▸ What the task asks:
Return the lines below that carry the word "States".

-------- Data shown

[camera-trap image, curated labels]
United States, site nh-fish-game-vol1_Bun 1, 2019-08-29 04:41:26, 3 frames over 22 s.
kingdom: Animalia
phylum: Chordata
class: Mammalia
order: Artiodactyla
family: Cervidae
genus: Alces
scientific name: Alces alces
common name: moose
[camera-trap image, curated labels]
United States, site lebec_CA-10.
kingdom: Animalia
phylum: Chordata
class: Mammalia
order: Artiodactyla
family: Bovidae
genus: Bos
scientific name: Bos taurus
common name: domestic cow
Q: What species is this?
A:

----------------

▸ Result for this exercise:
United States, site nh-fish-game-vol1_Bun 1, 2019-08-29 04:41:26, 3 frames over 22 s.
United States, site lebec_CA-10.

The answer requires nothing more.